Problem to solve
How many lines in the rows below contain the string "worker"? Reply with the number alone.

Records shown

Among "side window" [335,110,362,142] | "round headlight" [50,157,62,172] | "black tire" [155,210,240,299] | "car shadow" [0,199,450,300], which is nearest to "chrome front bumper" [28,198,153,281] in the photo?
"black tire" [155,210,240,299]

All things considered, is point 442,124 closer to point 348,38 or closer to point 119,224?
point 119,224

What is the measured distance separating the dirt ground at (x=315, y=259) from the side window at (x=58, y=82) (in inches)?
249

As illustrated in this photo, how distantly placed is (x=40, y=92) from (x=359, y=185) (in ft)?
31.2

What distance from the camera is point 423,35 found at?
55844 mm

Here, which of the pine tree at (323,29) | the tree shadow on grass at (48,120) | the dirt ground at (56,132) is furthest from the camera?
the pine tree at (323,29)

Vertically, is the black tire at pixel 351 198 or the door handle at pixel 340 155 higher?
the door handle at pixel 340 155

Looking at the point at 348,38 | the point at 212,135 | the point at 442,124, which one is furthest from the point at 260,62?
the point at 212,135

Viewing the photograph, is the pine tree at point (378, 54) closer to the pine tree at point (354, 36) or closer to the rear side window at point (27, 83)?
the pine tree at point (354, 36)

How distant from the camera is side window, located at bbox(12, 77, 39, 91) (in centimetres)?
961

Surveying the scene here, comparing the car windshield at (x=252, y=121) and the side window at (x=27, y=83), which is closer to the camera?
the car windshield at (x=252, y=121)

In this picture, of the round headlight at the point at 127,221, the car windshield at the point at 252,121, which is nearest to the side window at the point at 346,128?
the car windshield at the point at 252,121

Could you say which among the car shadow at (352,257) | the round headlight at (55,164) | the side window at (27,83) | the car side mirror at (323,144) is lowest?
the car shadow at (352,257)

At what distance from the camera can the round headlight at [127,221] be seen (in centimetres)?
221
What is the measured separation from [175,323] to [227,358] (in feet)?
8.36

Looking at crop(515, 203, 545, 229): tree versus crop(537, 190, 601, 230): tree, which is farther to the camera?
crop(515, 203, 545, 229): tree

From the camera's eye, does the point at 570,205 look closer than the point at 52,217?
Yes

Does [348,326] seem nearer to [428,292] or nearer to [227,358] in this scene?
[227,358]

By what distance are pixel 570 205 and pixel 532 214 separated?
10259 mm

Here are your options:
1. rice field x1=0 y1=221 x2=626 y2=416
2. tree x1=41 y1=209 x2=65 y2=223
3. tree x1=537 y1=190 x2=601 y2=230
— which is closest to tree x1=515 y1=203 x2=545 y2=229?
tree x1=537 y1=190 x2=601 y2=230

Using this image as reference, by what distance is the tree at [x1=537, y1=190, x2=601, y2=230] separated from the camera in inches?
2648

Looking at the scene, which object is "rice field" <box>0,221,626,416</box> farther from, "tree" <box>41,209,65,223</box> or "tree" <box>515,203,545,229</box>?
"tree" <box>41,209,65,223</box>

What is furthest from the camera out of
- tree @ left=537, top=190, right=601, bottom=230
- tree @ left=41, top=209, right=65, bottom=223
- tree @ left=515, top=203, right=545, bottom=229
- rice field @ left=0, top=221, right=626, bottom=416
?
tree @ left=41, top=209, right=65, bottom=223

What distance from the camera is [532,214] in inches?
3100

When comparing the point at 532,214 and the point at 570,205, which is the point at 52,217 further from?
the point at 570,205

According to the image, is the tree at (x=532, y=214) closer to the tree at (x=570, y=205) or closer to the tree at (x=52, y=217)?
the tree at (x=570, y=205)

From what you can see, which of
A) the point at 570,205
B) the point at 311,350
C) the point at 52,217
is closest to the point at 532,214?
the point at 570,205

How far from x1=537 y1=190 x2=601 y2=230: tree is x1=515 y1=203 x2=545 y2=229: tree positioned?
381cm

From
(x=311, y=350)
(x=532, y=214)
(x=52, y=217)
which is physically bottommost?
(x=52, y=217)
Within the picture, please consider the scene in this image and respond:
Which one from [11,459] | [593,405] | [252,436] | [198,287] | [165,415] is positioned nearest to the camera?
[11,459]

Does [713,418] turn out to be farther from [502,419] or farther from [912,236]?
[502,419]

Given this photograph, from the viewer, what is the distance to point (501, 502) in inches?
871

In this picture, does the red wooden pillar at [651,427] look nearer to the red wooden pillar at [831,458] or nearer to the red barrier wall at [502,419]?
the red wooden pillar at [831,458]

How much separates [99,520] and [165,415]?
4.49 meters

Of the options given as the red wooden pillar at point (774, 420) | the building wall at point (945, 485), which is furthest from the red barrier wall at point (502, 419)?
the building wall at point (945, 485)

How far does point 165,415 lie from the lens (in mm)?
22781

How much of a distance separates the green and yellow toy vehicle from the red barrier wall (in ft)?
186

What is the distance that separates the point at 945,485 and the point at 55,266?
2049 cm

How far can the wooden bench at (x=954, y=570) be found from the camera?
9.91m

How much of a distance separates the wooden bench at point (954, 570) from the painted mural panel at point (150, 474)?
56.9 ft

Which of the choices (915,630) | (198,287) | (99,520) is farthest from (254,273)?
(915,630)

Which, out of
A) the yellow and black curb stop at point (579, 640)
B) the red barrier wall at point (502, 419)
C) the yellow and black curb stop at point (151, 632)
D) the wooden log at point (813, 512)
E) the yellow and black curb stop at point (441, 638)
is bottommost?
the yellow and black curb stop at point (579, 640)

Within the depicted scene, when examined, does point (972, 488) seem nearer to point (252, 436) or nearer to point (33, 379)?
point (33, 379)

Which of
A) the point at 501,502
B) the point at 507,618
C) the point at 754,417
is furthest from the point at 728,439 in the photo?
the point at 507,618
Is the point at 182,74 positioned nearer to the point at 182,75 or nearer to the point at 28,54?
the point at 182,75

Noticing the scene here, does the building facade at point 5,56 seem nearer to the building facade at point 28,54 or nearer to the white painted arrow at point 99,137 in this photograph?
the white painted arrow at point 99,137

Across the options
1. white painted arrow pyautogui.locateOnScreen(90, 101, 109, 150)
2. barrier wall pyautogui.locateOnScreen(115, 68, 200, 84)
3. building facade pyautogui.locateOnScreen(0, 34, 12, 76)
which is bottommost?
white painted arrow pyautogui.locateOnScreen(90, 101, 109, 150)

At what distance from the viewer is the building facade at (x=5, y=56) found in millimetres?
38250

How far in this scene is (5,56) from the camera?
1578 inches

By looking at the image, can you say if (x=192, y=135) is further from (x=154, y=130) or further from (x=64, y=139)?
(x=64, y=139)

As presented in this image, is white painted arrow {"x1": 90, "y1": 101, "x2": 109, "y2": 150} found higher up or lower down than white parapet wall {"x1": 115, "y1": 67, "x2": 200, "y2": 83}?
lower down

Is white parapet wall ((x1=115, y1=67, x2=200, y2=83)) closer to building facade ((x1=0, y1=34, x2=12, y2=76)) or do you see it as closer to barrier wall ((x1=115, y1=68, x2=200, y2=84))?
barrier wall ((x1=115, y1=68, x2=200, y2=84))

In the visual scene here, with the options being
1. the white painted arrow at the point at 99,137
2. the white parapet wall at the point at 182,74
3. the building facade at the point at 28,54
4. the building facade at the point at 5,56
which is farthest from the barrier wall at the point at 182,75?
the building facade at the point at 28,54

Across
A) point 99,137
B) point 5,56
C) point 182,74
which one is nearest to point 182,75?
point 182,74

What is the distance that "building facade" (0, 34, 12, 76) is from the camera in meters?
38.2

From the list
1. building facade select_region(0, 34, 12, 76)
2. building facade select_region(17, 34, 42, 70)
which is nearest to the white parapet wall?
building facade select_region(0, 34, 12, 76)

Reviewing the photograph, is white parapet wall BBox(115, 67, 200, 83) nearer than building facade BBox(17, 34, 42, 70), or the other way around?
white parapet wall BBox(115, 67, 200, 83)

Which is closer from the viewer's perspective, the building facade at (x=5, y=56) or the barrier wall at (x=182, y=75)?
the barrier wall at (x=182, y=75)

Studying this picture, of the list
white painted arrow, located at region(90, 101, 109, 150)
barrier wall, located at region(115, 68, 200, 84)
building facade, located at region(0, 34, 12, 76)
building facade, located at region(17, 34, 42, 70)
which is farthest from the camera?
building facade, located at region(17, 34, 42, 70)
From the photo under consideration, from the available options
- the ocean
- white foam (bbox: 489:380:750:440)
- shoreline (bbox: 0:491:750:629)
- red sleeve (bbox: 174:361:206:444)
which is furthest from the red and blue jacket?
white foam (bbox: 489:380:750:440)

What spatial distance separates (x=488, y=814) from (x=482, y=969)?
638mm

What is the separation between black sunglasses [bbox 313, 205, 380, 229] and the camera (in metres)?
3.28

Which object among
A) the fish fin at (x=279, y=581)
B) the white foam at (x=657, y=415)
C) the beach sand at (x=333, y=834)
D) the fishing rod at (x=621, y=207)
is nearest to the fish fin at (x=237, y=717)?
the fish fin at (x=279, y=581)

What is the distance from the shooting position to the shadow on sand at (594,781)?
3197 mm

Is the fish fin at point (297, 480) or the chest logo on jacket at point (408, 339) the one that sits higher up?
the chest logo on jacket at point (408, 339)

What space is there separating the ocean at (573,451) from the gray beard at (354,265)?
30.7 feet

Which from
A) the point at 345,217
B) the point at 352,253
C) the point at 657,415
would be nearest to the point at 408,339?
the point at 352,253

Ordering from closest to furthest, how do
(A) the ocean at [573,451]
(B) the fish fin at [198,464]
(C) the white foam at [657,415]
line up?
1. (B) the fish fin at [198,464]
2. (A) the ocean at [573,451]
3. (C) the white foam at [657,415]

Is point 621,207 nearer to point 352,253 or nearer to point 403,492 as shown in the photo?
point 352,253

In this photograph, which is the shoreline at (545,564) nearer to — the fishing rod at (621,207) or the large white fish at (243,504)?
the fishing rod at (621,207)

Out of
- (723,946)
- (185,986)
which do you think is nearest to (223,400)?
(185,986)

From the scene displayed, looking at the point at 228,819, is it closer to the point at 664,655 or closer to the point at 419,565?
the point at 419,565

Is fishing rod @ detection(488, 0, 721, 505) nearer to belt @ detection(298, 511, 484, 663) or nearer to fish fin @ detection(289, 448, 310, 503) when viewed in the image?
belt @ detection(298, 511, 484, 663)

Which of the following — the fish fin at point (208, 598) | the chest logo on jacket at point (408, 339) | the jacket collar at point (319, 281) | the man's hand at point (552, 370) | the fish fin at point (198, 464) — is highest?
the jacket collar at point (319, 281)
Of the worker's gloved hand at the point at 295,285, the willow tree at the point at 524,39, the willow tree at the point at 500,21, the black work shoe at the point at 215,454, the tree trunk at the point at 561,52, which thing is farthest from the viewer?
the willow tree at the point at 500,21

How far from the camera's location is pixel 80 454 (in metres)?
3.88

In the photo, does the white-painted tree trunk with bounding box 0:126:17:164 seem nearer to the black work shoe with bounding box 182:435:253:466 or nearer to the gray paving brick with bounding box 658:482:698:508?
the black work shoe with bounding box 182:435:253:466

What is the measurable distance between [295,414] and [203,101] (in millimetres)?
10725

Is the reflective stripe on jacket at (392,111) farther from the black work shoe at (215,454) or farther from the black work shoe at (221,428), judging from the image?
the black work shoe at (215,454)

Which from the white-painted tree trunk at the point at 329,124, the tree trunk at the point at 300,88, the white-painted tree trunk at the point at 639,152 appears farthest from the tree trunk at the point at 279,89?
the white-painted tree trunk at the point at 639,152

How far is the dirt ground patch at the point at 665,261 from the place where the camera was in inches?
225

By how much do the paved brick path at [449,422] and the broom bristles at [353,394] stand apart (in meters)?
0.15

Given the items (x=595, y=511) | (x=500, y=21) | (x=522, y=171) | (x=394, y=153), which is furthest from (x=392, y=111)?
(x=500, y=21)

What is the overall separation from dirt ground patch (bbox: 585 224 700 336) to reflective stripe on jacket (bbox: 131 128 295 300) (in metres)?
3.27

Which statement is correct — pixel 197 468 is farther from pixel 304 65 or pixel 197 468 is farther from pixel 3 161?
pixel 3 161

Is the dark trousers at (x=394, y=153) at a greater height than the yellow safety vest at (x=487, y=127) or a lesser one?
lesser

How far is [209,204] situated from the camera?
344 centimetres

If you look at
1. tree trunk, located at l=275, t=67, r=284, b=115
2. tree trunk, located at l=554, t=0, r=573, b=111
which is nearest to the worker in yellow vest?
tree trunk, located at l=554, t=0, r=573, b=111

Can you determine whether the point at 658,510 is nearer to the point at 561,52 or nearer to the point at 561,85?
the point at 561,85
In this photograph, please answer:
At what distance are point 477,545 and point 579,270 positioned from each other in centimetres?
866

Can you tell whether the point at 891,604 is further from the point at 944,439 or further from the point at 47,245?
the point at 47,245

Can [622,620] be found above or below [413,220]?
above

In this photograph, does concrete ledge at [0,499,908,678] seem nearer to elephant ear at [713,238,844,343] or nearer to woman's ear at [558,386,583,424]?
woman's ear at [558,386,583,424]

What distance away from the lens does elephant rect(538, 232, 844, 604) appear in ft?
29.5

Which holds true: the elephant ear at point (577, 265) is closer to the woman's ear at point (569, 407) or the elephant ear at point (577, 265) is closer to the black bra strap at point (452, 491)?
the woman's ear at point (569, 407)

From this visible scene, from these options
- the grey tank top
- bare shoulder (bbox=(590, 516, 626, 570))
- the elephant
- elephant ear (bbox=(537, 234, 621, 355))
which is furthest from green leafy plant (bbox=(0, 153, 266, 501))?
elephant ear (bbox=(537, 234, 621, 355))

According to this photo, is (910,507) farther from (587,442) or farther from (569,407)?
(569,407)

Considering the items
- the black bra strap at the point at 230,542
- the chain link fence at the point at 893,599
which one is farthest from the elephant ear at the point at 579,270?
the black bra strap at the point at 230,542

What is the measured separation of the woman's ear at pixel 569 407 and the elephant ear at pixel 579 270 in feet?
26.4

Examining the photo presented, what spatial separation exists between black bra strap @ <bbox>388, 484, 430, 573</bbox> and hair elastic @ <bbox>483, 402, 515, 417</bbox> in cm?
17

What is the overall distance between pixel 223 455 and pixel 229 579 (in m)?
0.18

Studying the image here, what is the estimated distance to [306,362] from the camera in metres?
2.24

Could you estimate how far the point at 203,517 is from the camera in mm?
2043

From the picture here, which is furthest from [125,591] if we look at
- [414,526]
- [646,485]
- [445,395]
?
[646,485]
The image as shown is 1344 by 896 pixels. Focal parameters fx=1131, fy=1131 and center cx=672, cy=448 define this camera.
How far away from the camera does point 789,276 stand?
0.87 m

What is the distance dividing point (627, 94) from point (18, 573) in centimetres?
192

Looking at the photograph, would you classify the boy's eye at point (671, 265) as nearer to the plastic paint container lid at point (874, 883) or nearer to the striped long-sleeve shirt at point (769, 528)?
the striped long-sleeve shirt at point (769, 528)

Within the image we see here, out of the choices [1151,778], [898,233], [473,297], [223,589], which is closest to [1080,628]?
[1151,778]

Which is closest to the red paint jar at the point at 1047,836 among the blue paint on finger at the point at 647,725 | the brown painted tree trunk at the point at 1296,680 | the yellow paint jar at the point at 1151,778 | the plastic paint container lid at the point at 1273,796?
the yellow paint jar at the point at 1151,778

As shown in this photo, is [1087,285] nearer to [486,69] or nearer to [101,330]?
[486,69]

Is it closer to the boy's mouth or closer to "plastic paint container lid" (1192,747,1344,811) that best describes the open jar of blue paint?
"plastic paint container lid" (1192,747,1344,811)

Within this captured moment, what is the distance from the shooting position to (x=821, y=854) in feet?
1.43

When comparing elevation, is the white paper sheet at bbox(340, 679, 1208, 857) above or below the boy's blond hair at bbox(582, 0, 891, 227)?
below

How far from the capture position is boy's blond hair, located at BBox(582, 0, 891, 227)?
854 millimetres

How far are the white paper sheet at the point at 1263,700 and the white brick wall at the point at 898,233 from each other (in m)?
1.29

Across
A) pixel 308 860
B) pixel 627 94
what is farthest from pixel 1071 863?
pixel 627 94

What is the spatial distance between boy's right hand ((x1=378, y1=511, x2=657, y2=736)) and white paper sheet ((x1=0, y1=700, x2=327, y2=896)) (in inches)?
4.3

Solution to the exercise
2